Location : Gurgaon/Mumbai
Job ID : DE2010
Job Type : Full time
Experience : 4-6 years
Why would you like to join us?
TransOrg Analytics, an award winning – Big Data and Predictive analytics- company, offers advanced analytics solutions to industry leaders and Fortune 500 companies across India, US, UK, Singapore and the Middle East.
Our products – Clonizo’ (customer cloning) have yielded significant incremental benefits to our clients.
We have been recognized by the CIO Review magazine as the – Predictive Analytics Company of the Year- and by TiE for excellence in entrepreneurship.
What do we expect from you?
- Develop best in class capability of deploying self-running and learning framework for ML/DL model across cloud platform
- Provide strategic direction and technical expertise to meet data architecture needs
- Contribute to the development of data policies, governance and implementation plans, and conceptual and logical data models
- Work to assess data architectures to determine overall effectiveness and compliance with data strategy, enterprise requirements, and objectives
- Review and comment on data solutions designed by IT project teams, and support requirements development
- Research the implementation of data standards for interoperability, quality, and entity and data attributes
- Play a key role in cloud migration strategy with focus on single/multi cloud, best possible tools/service on cloud, design architecture
- Should be able to leverage Dev ops environment like GitHub, Docker, and Kubernetes etc.
to deploy/orchestrate the models - Establish rail roads of continuous data flow and transmission of insights to business especially in real time environment.

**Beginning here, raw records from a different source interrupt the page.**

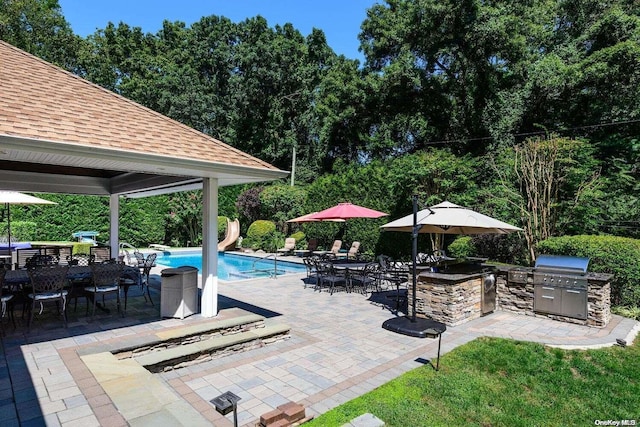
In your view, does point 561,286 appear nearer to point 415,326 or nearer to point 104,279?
point 415,326

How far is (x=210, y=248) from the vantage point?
7.82 meters

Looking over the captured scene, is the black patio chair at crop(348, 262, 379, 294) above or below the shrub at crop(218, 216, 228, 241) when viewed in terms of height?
below

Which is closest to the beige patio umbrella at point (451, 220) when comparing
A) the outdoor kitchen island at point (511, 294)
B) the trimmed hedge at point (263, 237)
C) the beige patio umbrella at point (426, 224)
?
the beige patio umbrella at point (426, 224)

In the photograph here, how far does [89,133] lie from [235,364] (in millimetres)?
4397

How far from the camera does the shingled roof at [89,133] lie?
5.52 m

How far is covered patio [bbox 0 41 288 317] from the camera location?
5.57 meters

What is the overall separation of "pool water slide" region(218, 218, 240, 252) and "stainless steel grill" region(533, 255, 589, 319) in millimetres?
17842

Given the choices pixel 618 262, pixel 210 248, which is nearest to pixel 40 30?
pixel 210 248

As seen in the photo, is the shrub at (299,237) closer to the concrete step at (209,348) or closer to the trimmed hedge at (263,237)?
the trimmed hedge at (263,237)

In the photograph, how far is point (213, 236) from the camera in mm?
7805

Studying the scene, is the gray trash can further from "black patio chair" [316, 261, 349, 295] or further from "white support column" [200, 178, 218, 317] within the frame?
"black patio chair" [316, 261, 349, 295]

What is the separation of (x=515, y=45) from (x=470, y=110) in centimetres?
379

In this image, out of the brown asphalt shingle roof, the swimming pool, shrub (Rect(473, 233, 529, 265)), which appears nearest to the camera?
the brown asphalt shingle roof

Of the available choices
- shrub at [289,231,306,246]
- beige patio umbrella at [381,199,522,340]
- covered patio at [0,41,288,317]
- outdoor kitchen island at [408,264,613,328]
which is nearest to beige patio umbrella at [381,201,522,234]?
beige patio umbrella at [381,199,522,340]
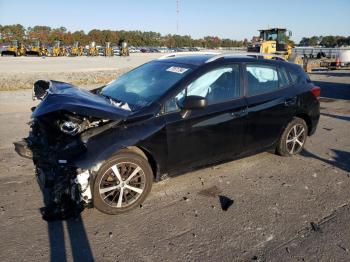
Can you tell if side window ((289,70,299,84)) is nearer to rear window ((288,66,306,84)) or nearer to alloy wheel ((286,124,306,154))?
rear window ((288,66,306,84))

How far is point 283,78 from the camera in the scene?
217 inches

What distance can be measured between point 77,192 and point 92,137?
0.60 m

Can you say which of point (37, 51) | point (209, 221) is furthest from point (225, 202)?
point (37, 51)

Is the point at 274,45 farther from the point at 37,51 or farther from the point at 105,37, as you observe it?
the point at 105,37

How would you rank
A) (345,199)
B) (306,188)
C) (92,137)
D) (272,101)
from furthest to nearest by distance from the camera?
(272,101), (306,188), (345,199), (92,137)

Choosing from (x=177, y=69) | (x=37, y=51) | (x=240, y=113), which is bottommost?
(x=240, y=113)

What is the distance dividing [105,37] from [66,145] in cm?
11459

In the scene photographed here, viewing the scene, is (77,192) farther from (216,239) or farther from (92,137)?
(216,239)

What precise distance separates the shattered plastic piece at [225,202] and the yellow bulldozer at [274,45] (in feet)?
74.6

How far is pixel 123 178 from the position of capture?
3.91m

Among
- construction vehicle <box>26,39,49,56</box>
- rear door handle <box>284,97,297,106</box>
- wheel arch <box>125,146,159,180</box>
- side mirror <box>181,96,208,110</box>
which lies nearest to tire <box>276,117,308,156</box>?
rear door handle <box>284,97,297,106</box>

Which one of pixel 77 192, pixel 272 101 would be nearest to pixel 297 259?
pixel 77 192

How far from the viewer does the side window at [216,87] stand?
4348 mm

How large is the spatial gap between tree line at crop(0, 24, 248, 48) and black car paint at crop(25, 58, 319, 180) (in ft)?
297
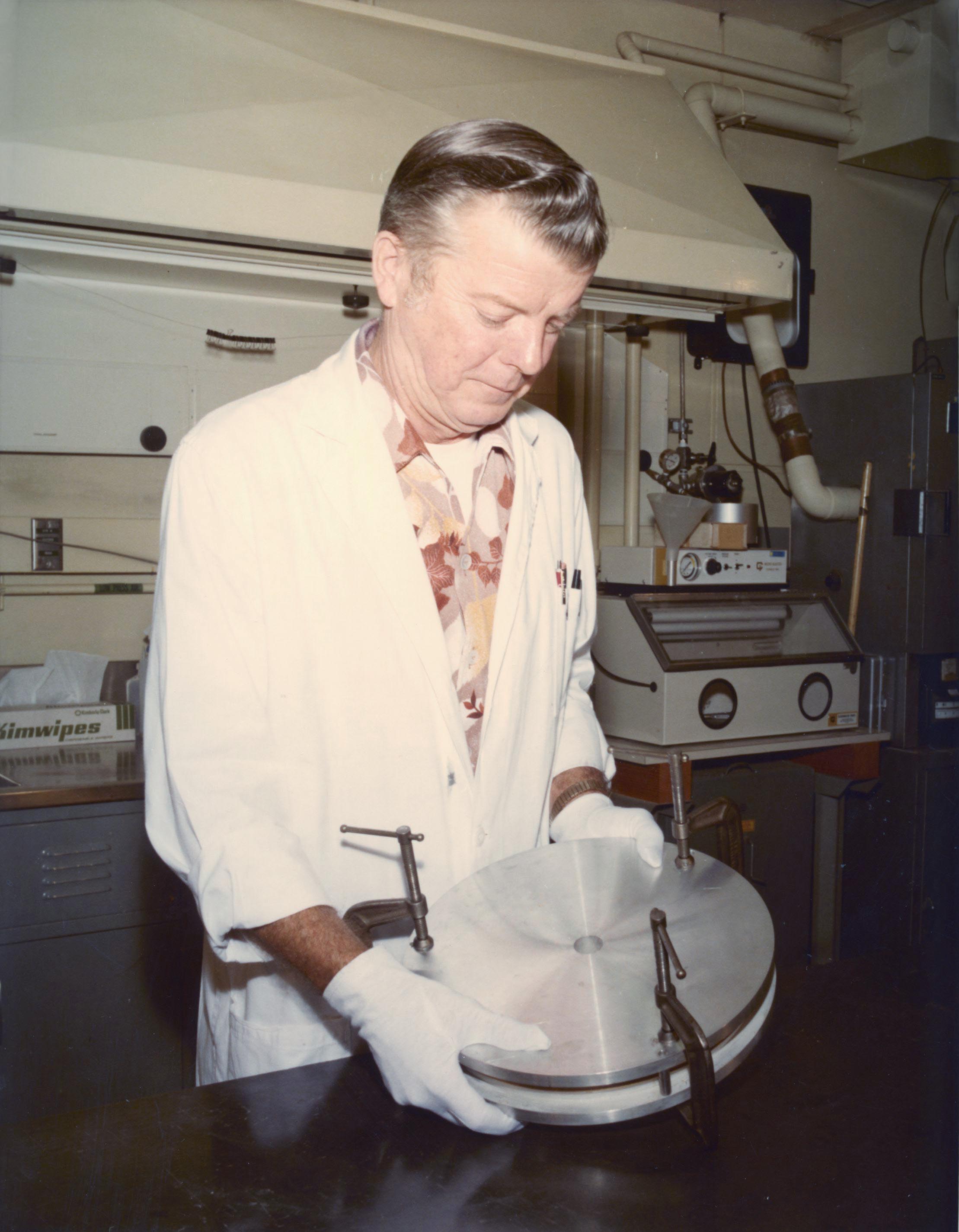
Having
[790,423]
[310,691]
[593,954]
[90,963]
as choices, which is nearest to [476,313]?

- Help come up with framework on cost optimization while running various process on cloud basis analytics job execution
- Instrumental in designing dev ops capability of the analytics group, which can lead to making “data as first citizen” in the organization
- Regular interaction with technology, analytics and business stakeholders to ensure the analytics use case pipeline are prioritised basis organization priority and impact
- Enforcing data architecture standards, procedures and policies to ensure consistency across different program and project implementations
What are we looking for?
- Bachelors in Computer Science/ Engineering, Statistics, Mathematics or related quantitative degree
- 6-9 years of professional experience as a Data Architect, Data Engineer or related role developing conceptual, logical, and preliminary physical models for an enterprise
- 4+ years of experience in Industry 4.0 initiatives and/or other aspects of corporate data management; e.g. Data Governance, Data Security, AI/ML, Data DevOps
- Strong knowledge on BI and ETL
- Well versed with any cloud platform AWS/Azure/GCP.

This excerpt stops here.